1.151Volgendo le suo rote,
1.152abbasserà chi più alto è salito,
1.153che ogni male alfin sarà punito
1.154e 'l ben remunerato, per usanza
1.155che Quel che n'ha possanza
1.156promette ch'a ciascun così sia fatto.
1.157Chi vagellando altro credessi è matto.
1.158Chi con virtù segue il timor d'Iddio,
1.159questo certifich'io:
1.160che 'n ogni vita arà prosperitate.
1.161E di' che quando egli è 'n felicitate
1.162che si ricordi come e' m'ha lasciata,
1.163che faccia ritornata
1.164a rivedermi, come e' m'impromisse-.
1.165Allor Chiffo rispose a lei e disse:
1.166- Rafrena 'l tuo dolor, donna tapina,
1.167ch'i' parto domattina
1.168per satisfar la tua domanda intera.
1.169E ho di punto inteso tua matera,
1.170e 'nfino a là non farò riposata
1.171per dispor tuo 'mbasciata
1.172al tuo Astor, dinanzi a sua presenza.
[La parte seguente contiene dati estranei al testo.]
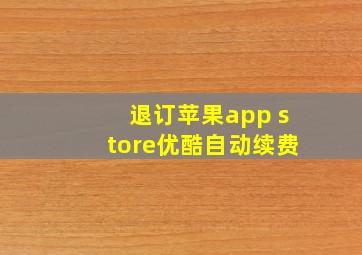 退订苹果app store优酷自动续费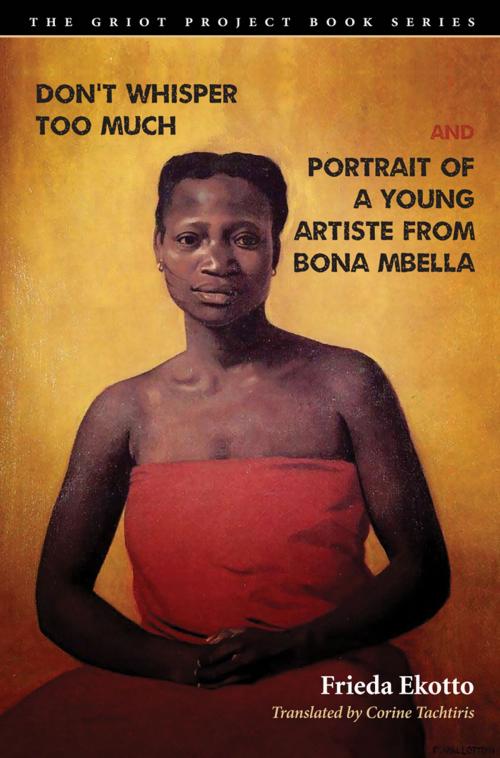 Cover of the book Don't Whisper Too Much and Portrait of a Young Artiste from Bona Mbella by Frieda Ekotto, Corine Tachtiris, Lindsey Green-Simms, Bucknell University Press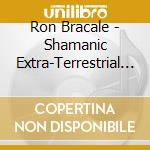 Ron Bracale - Shamanic Extra-Terrestrial Initiation cd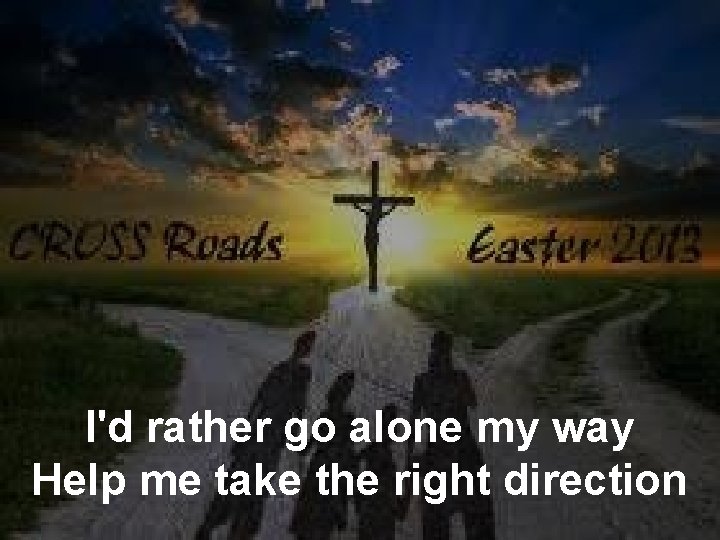 I'd rather go alone my way Help me take the right direction 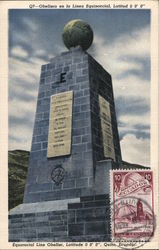 Equatorial Line Obelisc, Latitude 0 0' 0" Quito, Ecuador South America Postcard Postcard Postcard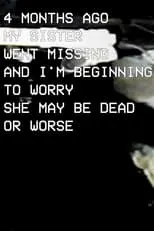 Quentin Gallagher es Me (voice) en Four Months Ago My Sister Went Missing and I'm Beginning to Worry She May Be Dead Or Worse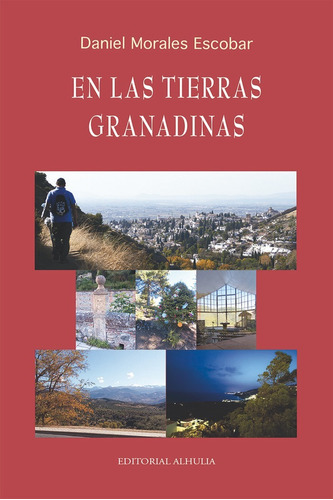 Libro En Las Tierras Granadinas - Morales Escobar, Daniel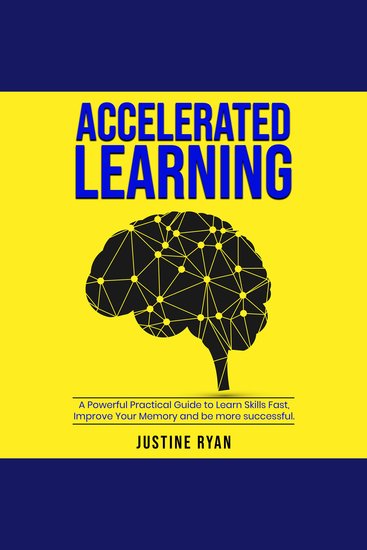 ACCELERATED LEARNING - A Powerful Practical Guide To Learn Skills Fast Improve Your Memory And Be More Successful - cover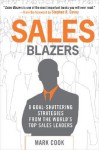 Sales Blazers: 8 Goal-Shattering Strategies from the World's Top Sales Leaders - Mark Cook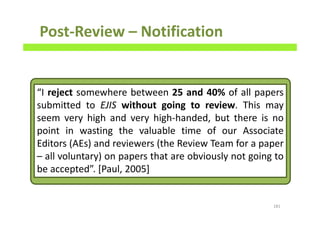 Post-Review – Notification
181
“I reject somewhere between 25 and 40% of all papers
submitted to EJIS without going to review. This may
seem very high and very high-handed, but there is no
point in wasting the valuable time of our Associate
Editors (AEs) and reviewers (the Review Team for a paper
– all voluntary) on papers that are obviously not going to
be accepted”. [Paul, 2005]
 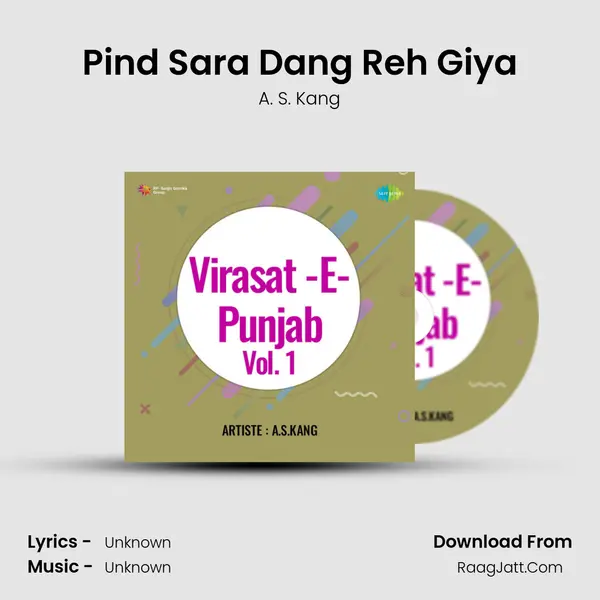 Pind Sara Dang Reh Giya MP3 Song by A. S. Kang Cover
1.173Dunque non indugiar: dammi licenza! -
1.174E con questo parlar fuor del giardino
1.175uscisti a capo chino
1.176per riverirla, e mettestiti in via
1.177e camminasti tanto notte e dia
1.178che 'l terzo giorno giugnesti in Faenza.
1.179Sanza far ricistenza
1.180t'apresentasti a quel signor gentile,
1.181dicendo: - Quella donna signorile
1.182per suo parte mi manda a confortarti,
1.183volendo ricordarti
1.184che, quando puoi, la torni a rivedere.
1.185E più m'ha detto i' ti faccia assapere
1.186che presto sa che tornerai in tuo stato,
1.187e per racomandato
1.188ti piaccia averla, quando tu potrai -.
1.189Canzon, poi ch'a Faenza n'andrai,
1.190con diligenza spon la tuo 'mbasciata,
1.191la qual t'ha consegnata
1.192la gentil donna. E per tutto 'l camino
1.193sappi chi m'ha privato del Giardino.